Washington Post Editorial

IN EVERY GENERATION, it seems, some Americans find a foreign alternative to this country’s brand of democratic capitalism. During economic downturns, the grass on the other side of the fence looks especially green. In the Great Depression, many in the United States thought that Nazi Germany or the Soviet Union had cured unemployment. Today, some say we must learn the lessons of China’s state-run capitalism.

 

Just four months ago, Andrew Stern, former president of the Service Employees International Union, published an op-ed in the Wall Street Journal urging the United States to adopt a “forward looking, long-term economic plan,” like China does. Mr. Stern was just back from Chong­qing, impressed by that mega-city’s “people-oriented development” under “an aggressive and popular Communist Party leader — Bo Xilai.
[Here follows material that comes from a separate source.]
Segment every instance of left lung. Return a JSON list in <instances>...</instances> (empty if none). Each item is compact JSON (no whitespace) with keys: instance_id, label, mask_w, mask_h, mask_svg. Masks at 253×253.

A skyline of cranes are building roughly 1.5 million square feet of usable floor space daily — including, our delegation was told, 700,000 units of public housing annually. ”

Alas for his admirers in the West, China’s Communist authorities purged Bo Xilai on March 15, shortly after his former police chief unsuccessfully tried to take refuge in the U.S. consulate in Chengdu. Explanations for Mr. Bo’s downfall range from corruption to the human-rights excesses that Mr. Bo’s police committed to official disgruntlement with Mr. Bo’s promotion of a neo-Maoist “red” culture. Or perhaps his rivals in Beijing simply concluded that the populistic Mr. Bo had gotten too big for his britches.
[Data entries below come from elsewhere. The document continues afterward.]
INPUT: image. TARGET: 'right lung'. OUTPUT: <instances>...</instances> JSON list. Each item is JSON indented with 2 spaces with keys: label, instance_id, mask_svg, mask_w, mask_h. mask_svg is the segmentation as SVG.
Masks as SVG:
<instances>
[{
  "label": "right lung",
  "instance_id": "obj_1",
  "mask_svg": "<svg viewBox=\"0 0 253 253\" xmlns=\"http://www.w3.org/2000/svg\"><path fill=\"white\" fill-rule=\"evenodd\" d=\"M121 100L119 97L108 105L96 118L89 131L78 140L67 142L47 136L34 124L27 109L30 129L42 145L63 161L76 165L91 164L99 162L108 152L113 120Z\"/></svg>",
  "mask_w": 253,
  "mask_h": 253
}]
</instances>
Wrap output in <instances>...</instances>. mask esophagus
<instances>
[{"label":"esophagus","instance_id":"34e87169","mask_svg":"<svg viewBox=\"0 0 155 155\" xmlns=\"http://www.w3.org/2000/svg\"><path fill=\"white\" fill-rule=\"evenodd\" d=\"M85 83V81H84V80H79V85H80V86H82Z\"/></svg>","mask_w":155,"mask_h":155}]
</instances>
Clearly there was a lot more happening in Chongqing than just “people-oriented development.” But neither the Chinese people nor the rest of the world can really tell, because the central government’s censorship apparatus is working overtime to suppress media discussion of Mr. Bo’s ouster.

The purge comes at a time of transition in China, as the Communist Party prepares to anoint a new politburo chief this year, probably Xi Jinping. The new leadership must wrestle with profound structural challenges — including a housing bubble and a decrepit financial system — caused or exacerbated by the heavy hand of government. “If our pace of reform continues to lag behind the pace of expansion of state-owned capital,” writes Hu Shuli, one of China’s leading financial journalists, “we will soon hear talk not of the rise, but a crisis, of state capitalism.”

China’s ability to reform what is now the second largest economy will affect not only its own people, but the entire world. The fact that a country of such global importance is governed according to the Leninist principles of a self-selected elite — insofar as the rules of the game can be discerned at all — is both a source of weakness in the Chinese model and a sobering concern for the United States and other countries with which China does business.

Though some visitors to China, dazzled by the high-rises and humming factories, may miss the point, the true sources of long-run stability and prosperity, for any nation, are the rule of law and transparent government. China still has neither.